§ **Instructions for the task**
Please print exactly the lines running from the one that contains "What is the estimated" to the end of the data, with both lines included.

:: Task material

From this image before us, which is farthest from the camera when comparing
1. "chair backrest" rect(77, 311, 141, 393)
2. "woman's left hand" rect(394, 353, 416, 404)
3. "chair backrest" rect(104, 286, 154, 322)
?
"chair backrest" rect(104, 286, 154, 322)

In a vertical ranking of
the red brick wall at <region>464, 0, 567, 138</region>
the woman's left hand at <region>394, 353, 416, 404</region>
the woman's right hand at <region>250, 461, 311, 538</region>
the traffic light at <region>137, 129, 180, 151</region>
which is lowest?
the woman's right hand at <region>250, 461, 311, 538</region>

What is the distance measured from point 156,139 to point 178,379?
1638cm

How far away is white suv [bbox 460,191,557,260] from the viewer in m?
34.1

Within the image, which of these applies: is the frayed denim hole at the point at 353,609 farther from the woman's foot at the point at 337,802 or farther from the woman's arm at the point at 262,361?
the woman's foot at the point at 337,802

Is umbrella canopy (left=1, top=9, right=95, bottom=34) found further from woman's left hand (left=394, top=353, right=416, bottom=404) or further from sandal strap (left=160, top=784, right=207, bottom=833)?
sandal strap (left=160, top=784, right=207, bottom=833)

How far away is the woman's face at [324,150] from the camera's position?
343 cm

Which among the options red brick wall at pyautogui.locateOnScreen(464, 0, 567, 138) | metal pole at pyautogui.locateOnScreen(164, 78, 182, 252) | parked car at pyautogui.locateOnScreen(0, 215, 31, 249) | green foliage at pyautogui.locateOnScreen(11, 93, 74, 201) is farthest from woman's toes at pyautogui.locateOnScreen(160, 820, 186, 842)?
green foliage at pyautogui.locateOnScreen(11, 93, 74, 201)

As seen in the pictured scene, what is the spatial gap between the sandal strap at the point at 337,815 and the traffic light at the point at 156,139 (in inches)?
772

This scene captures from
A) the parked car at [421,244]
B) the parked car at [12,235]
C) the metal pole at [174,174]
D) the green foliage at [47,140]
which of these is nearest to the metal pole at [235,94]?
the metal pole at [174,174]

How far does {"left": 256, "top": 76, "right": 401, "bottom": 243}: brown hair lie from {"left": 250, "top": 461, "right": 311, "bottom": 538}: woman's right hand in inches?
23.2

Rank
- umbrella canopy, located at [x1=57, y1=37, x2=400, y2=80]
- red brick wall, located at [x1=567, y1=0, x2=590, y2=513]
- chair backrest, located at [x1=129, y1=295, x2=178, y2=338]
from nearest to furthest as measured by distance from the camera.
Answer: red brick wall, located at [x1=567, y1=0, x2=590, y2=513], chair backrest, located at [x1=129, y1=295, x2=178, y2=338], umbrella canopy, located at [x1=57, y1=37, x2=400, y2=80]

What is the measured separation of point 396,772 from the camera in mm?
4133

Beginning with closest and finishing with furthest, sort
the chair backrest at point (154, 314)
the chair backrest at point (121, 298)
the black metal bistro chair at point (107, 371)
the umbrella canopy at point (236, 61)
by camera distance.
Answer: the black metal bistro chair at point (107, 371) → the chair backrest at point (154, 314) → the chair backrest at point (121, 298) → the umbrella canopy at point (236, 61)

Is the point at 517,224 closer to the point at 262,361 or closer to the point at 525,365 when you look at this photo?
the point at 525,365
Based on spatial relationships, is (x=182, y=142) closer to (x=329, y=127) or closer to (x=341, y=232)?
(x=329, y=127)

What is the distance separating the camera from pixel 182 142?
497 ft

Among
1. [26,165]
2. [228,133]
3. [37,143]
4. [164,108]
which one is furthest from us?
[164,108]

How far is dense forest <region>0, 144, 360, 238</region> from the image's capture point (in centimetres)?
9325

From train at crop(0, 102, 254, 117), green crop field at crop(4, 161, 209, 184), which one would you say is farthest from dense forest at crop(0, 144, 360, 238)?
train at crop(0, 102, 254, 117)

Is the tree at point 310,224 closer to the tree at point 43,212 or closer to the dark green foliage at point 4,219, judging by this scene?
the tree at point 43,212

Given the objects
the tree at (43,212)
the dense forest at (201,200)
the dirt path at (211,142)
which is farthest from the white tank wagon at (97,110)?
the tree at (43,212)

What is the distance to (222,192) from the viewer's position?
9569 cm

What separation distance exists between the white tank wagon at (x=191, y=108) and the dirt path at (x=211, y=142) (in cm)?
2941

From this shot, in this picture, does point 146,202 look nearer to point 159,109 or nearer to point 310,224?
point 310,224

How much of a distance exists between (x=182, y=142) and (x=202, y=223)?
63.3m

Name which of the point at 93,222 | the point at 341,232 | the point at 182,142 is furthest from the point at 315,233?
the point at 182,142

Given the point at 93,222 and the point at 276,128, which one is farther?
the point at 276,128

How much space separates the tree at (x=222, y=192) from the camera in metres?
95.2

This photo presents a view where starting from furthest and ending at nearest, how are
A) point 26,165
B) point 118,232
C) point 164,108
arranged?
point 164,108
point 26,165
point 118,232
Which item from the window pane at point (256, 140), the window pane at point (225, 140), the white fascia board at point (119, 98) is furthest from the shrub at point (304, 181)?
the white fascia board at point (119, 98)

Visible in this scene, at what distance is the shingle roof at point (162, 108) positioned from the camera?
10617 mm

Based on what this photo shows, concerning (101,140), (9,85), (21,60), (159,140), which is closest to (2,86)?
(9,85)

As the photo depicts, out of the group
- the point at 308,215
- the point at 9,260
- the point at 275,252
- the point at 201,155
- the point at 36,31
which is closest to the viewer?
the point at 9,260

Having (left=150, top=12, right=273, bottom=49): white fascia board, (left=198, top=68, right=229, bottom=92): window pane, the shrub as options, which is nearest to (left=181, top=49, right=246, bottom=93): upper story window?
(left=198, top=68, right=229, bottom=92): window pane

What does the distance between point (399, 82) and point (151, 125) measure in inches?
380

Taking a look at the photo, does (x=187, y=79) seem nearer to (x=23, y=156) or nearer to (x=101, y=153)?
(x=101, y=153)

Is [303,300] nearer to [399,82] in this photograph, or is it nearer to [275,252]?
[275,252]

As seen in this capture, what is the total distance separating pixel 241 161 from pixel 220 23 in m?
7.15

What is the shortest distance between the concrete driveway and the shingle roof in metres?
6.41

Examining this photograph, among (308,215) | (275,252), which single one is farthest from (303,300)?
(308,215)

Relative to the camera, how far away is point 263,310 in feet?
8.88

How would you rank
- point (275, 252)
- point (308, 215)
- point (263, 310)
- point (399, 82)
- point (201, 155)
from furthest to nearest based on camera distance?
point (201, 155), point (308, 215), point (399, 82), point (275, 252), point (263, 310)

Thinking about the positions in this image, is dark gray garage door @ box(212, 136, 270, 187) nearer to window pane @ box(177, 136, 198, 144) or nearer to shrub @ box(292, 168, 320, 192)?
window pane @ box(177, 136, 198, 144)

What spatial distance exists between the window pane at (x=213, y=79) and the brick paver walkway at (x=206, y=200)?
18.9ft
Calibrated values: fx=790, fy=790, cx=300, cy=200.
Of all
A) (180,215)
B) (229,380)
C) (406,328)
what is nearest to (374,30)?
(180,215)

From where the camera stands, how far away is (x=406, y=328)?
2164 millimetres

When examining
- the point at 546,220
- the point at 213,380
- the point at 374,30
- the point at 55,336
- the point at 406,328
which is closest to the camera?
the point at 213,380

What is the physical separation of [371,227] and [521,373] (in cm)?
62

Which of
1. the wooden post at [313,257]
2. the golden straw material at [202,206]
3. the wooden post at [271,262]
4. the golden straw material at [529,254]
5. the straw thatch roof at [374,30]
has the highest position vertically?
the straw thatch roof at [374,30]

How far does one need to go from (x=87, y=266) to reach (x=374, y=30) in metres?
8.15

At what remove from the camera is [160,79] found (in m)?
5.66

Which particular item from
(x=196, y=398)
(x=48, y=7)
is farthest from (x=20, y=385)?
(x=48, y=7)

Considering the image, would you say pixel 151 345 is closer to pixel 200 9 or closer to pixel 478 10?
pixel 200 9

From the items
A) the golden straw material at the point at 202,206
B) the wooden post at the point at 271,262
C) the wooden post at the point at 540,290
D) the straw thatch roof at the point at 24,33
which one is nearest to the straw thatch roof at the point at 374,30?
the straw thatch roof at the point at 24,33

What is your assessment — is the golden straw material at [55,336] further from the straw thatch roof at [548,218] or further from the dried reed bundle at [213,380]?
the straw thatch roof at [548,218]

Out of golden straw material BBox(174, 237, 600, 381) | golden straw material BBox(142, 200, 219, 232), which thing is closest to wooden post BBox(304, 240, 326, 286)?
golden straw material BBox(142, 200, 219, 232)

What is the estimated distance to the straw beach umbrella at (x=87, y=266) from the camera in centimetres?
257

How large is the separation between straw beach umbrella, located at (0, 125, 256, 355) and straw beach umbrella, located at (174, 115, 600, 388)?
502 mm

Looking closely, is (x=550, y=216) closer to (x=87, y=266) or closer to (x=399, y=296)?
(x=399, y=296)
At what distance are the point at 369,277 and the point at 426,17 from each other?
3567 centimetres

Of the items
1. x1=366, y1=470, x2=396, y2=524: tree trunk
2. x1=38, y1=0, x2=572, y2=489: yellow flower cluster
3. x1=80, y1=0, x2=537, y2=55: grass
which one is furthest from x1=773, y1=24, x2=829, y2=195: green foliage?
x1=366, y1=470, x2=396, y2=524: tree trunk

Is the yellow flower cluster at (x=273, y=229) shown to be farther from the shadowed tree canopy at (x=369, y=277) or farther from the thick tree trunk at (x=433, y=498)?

::::

§ **Expected output**
What is the estimated distance to the straw beach umbrella at (x=87, y=266) from the camera in centimetres?
257

How large is the separation between straw beach umbrella, located at (0, 125, 256, 355) and straw beach umbrella, located at (174, 115, 600, 388)?
502 mm

Looking closely, is (x=550, y=216) closer to (x=87, y=266) or closer to (x=399, y=296)?
(x=399, y=296)
At what distance are the point at 369,277 and the point at 426,17 from each other?
3567 centimetres

Of the items
1. x1=366, y1=470, x2=396, y2=524: tree trunk
2. x1=38, y1=0, x2=572, y2=489: yellow flower cluster
3. x1=80, y1=0, x2=537, y2=55: grass
which one is furthest from x1=773, y1=24, x2=829, y2=195: green foliage?
x1=366, y1=470, x2=396, y2=524: tree trunk

Is the yellow flower cluster at (x=273, y=229) shown to be farther from the shadowed tree canopy at (x=369, y=277) or farther from the thick tree trunk at (x=433, y=498)?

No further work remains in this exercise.